Working data:
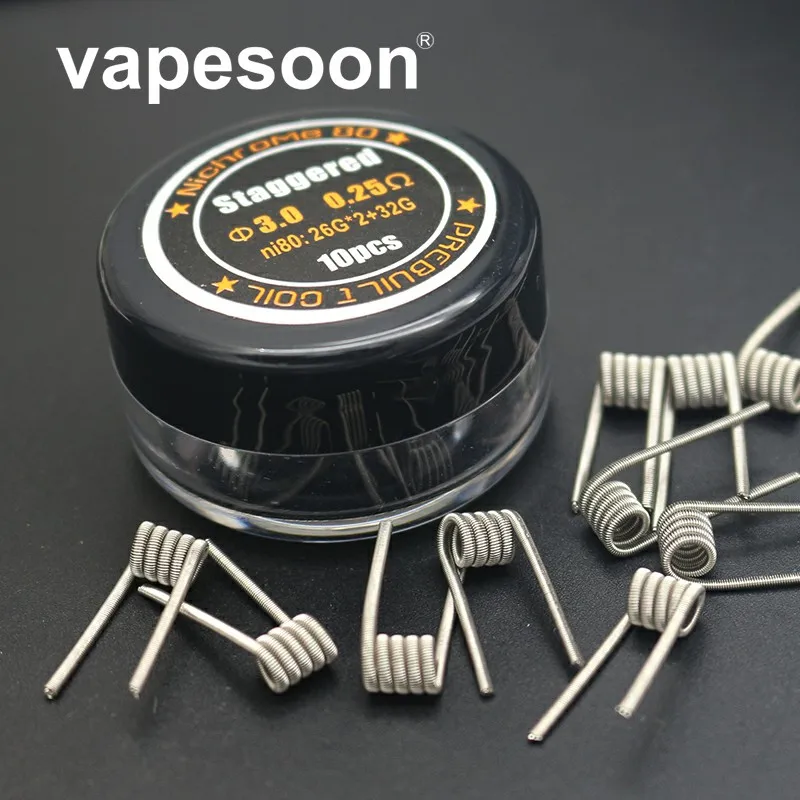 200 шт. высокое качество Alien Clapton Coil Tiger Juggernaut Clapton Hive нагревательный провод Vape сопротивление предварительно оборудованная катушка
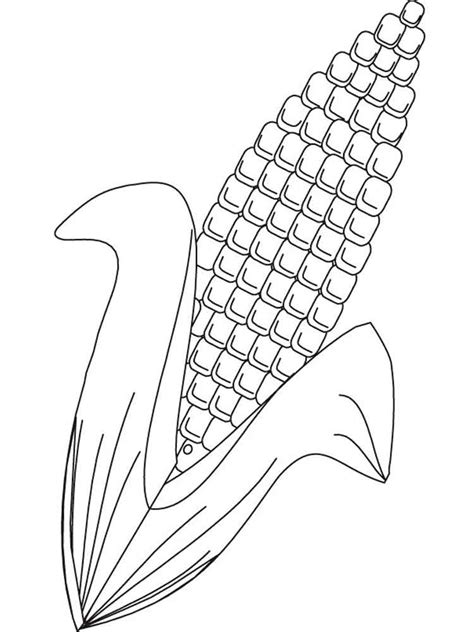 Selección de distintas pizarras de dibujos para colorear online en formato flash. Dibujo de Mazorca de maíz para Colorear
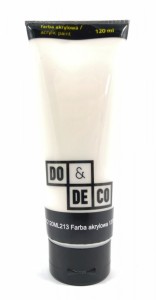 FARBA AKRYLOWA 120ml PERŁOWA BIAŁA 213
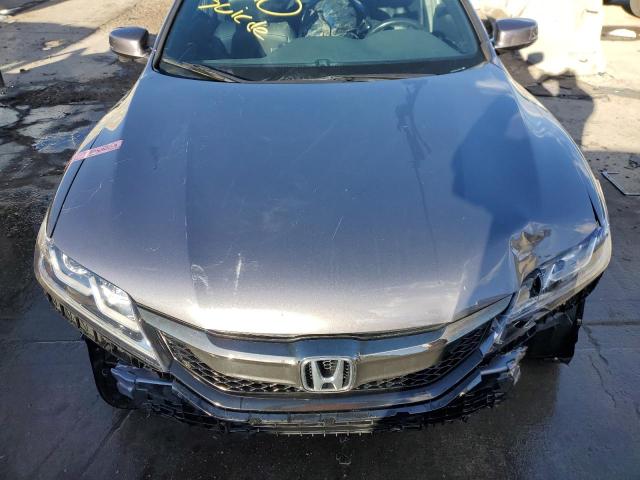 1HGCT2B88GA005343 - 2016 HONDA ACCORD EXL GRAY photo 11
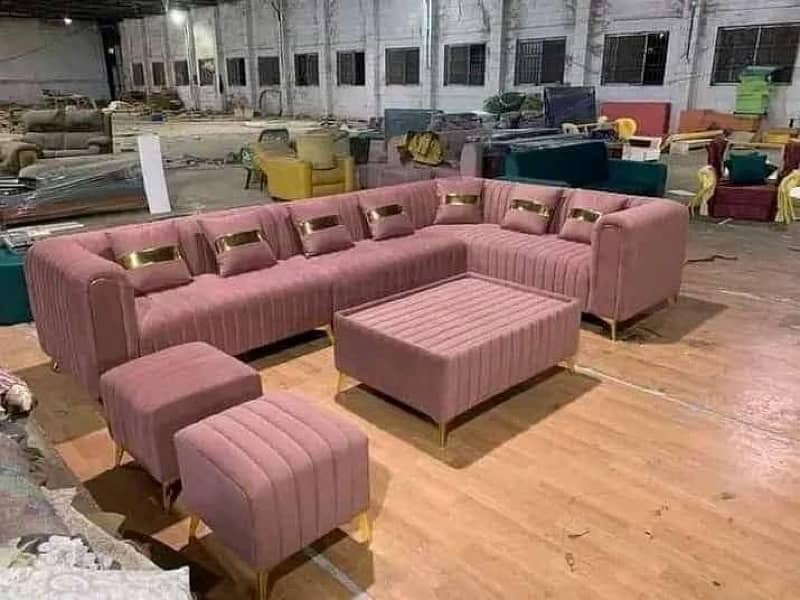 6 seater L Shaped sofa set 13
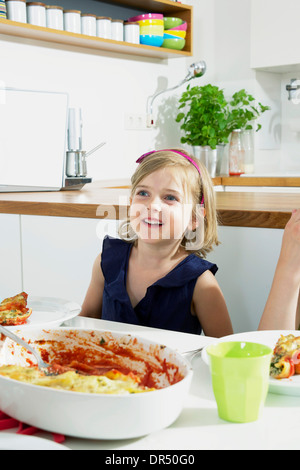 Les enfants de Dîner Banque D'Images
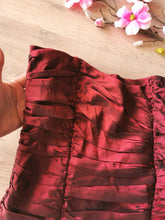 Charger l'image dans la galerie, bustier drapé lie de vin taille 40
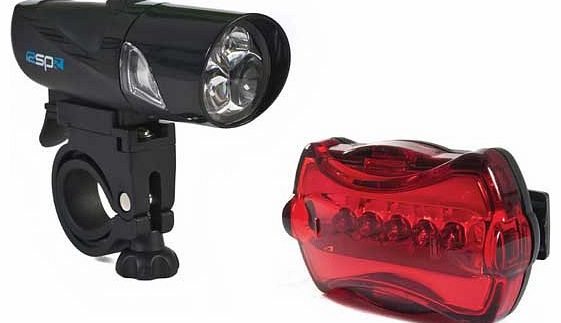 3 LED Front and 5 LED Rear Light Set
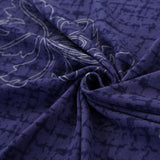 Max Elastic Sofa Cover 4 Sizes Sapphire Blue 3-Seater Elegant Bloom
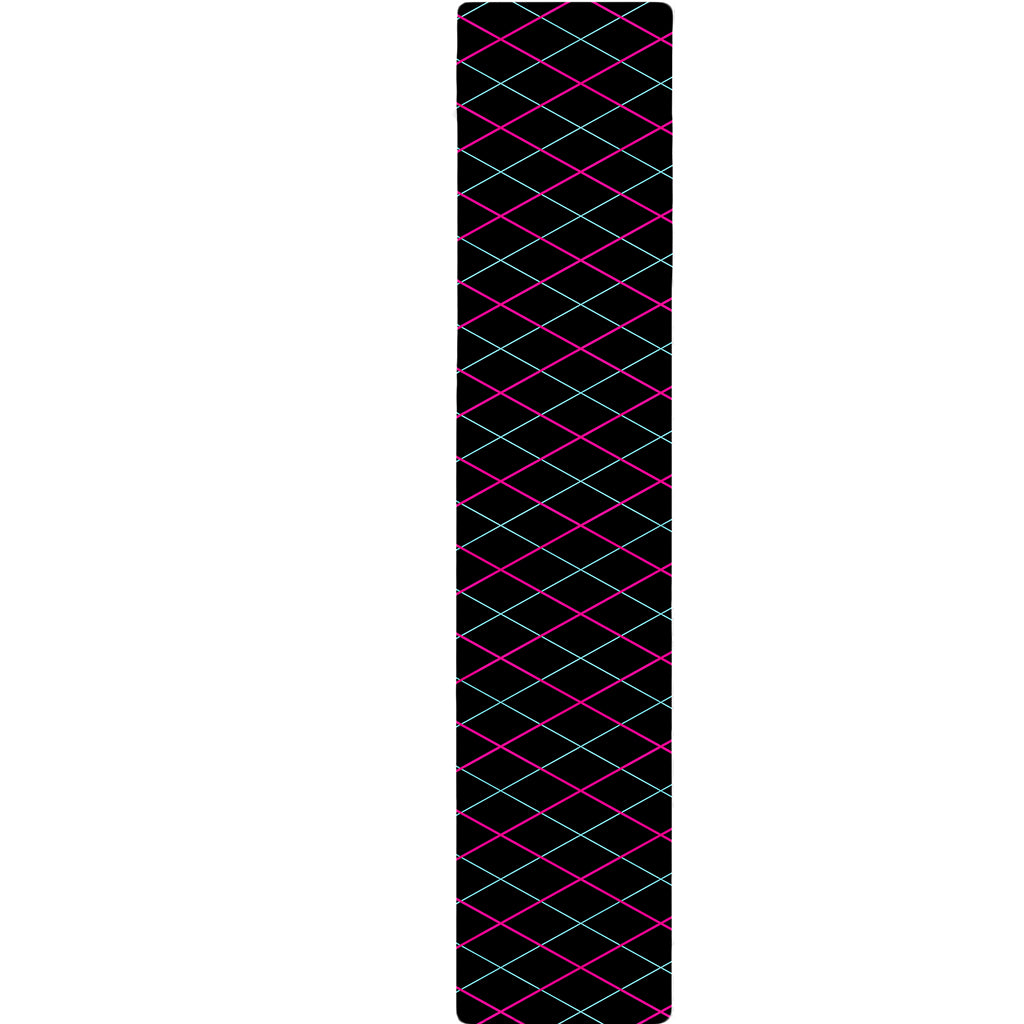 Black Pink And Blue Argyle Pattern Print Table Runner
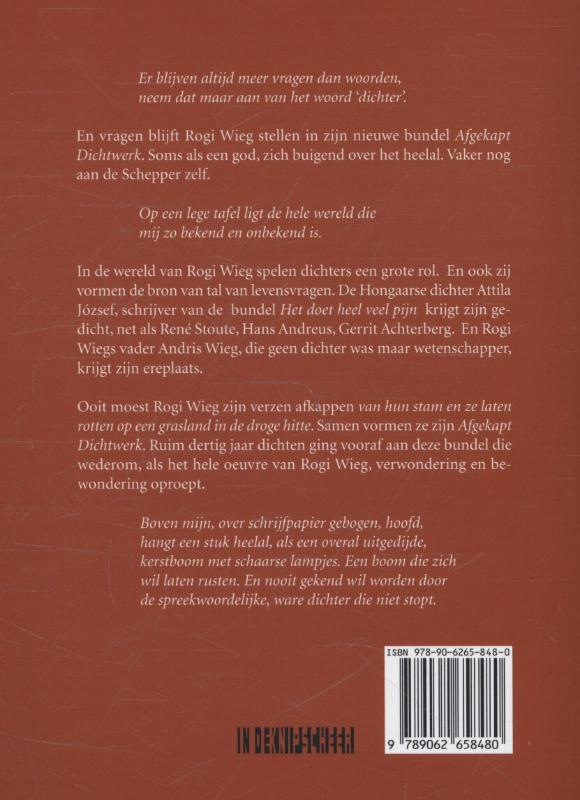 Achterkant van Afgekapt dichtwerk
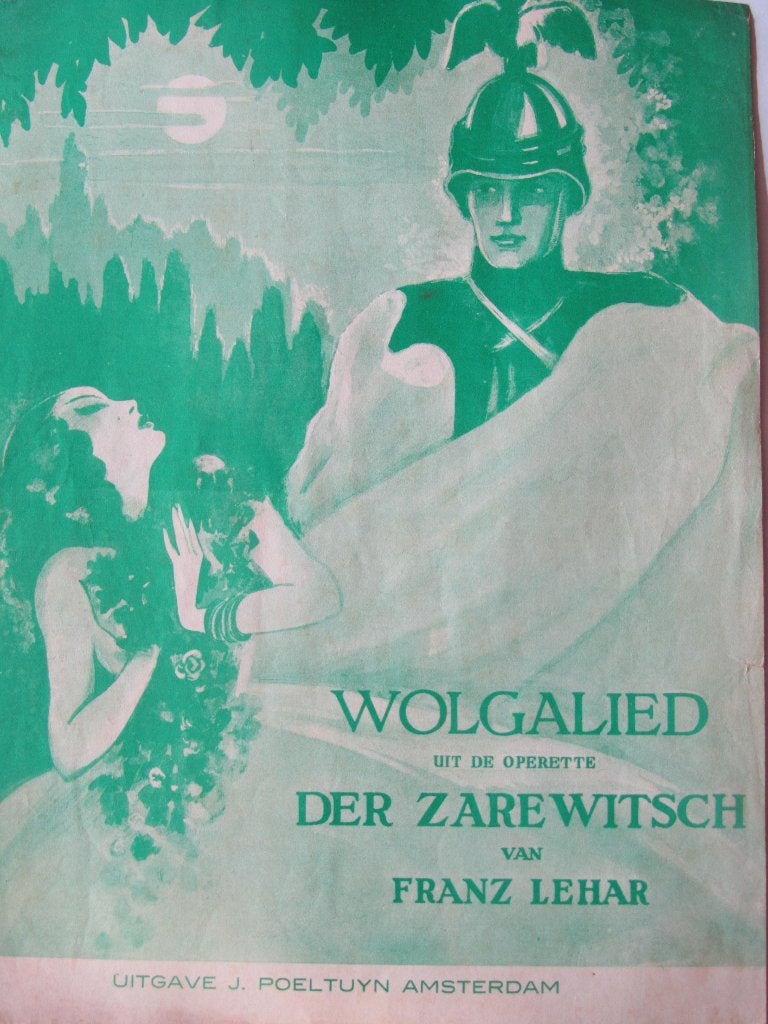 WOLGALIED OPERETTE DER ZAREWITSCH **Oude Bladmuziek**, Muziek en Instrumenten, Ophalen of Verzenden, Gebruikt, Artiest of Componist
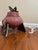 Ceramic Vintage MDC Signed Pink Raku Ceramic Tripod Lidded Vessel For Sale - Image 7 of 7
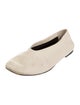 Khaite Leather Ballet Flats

Your goal:
Repeat every line of the data exactly, but do not include pictures.

Task answer:
 200 шт. высокое качество Alien Clapton Coil Tiger Juggernaut Clapton Hive нагревательный провод Vape сопротивление предварительно оборудованная катушка
 Selección de distintas pizarras de dibujos para colorear online en formato flash. Dibujo de Mazorca de maíz para Colorear
 FARBA AKRYLOWA 120ml PERŁOWA BIAŁA 213
 1HGCT2B88GA005343 - 2016 HONDA ACCORD EXL GRAY photo 11
 6 seater L Shaped sofa set 13
 Les enfants de Dîner Banque D'Images
 Charger l'image dans la galerie, bustier drapé lie de vin taille 40
 3 LED Front and 5 LED Rear Light Set
 Max Elastic Sofa Cover 4 Sizes Sapphire Blue 3-Seater Elegant Bloom
 Black Pink And Blue Argyle Pattern Print Table Runner
 Achterkant van Afgekapt dichtwerk
 WOLGALIED OPERETTE DER ZAREWITSCH **Oude Bladmuziek**, Muziek en Instrumenten, Ophalen of Verzenden, Gebruikt, Artiest of Componist
 Ceramic Vintage MDC Signed Pink Raku Ceramic Tripod Lidded Vessel For Sale - Image 7 of 7
 Khaite Leather Ballet Flats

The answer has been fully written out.